Aneurysmal clipping has been the standard method for treatment. However, with the technological Sirolimus advances in devices, endovascular treatment has been used with increasing frequency. The selection of a treatment method for an unruptured intracranial aneurysm should be individualized based on patient’s factors, aneurysmal factors, and facility and performance of centers. In 2013, Greving et al. presented the PHASES score for prediction of risk of rupture of intracranial aneurysms [52]. The scoring system was developed from a pooled analysis of individual patient data from 8382 participants in six prospective cohort studies. Predictors included age, hypertension, history of SAH,
aneurysm size, aneurysm location, and geographical region, and were independently associated with the rupture risk of an intracranial aneurysm. According to the PHASES score, a high PHASES score corresponds to a great 5-year risk of aneurysm rupture (Table 1).
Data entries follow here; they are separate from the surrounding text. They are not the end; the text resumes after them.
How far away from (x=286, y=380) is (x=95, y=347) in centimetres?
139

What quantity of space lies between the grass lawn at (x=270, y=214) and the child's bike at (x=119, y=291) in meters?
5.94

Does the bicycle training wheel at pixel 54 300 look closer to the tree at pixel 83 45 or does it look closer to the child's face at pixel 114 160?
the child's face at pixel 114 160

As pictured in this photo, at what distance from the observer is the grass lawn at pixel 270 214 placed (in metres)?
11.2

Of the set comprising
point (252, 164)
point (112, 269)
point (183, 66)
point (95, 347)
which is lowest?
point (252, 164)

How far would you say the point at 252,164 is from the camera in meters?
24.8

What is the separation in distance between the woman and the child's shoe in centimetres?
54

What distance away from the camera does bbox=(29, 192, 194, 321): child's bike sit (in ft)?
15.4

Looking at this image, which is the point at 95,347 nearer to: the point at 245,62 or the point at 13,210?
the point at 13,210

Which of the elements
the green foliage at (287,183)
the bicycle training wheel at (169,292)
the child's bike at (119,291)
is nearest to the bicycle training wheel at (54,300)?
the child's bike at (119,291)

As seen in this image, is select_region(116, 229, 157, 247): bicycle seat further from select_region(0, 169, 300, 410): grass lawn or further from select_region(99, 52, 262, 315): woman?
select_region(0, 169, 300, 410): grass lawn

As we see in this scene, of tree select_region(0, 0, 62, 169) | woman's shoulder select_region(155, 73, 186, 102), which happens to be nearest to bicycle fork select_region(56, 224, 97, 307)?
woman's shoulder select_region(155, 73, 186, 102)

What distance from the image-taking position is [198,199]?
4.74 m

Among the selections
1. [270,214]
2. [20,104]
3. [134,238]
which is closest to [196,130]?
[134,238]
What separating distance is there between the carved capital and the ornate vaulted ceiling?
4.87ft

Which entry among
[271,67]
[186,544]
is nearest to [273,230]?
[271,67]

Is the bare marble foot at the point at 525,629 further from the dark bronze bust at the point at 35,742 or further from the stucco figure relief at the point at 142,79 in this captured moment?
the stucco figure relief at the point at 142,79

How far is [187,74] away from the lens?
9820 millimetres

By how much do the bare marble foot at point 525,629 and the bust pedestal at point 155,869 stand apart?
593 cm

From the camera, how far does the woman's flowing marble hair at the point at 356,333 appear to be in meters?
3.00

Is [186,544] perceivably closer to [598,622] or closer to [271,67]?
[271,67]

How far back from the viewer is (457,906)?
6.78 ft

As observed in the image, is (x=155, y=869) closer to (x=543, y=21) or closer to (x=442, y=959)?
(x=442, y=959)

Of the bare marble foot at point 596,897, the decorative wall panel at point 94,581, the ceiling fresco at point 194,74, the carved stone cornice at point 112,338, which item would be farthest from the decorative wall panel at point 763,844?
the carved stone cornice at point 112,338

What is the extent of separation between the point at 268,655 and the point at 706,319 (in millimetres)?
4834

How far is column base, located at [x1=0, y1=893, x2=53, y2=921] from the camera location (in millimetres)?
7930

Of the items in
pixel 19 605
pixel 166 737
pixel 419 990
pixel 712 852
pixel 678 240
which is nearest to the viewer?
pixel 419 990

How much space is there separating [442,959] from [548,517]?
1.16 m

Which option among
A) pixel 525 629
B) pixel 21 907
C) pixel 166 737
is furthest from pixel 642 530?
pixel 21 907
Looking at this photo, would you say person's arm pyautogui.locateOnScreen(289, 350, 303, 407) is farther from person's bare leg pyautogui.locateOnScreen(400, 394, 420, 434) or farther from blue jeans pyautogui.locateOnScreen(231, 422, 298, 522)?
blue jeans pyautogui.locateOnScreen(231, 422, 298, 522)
It is not yet complete, but this study is the first proposal to reliably predict the long-term risk of aneurysm rupture and a risk prediction chart could serve as a valuable aid for treatment of an UIA. Table 1 PHASES Aneurysm Risk Score General principles Aneurysm size was an important predictor of rupture risk and could be considered preferentially in determining whether to treat. In ISUIA (International Study of
UIAs) published in 2003, calculating the total risk of rupture for patients demonstrates that for aneurysms 7 to 12
mm, 13 to 24 mm, and greater than 25 mm in diameter, the yearly rupture rates are 1.2, 3.1, and 8.6%, respectively [53]. Small, single incidental aneurysms less than 5 mm in diameter should be managed conservatively. However, treatment of a small aneurysm would be considered a relative rupture risk according to risk factors like location, history of SAH, symptomatic intracranial aneurysm, family history of aneurysm, and aneurysm with a multilobule or bleb. SUAVe (Small Unruptured Aneurysm Verification), published in 2010, was a prospective study to assess the annual risk of rupture of UIAs less than 5 mm in diameter [54]. In SUAVe, the overall annual risk rate of rupture was demonstrated to be 0.54%/year (single unruptured aneurysms: 0.34%/year, multiple unruptured Carfilzomib aneurysms: 0.95%/year). And patients <50 years of age (P=0.046; hazard ratio, 5.23; 95% CI,1.03 to 26.52), aneurysm diameter of ≥4.0 mm (P=0.023; hazard ratio, 5.86; 95% CI, 1.27 to 26.95), hypertension (P=0.023; hazard ratio, 7.93; 95% CI, 1.33 to 47.42), and aneurysm multiplicity (P=0.0048; hazard ratio, 4.87; 95% CI, 1.62 to 14.65) were found to be significant predictive factors for rupture of small aneurysms. Results of this study showed that the rupture risk of a small cerebral aneurysm in Japan was higher compared with that of ISUIA. And, in UCAS (Unruptured Cerebral Aneurysm Study of Japan), reported in 2011, the overall rate of rupture of cerebral aneurysms was 0.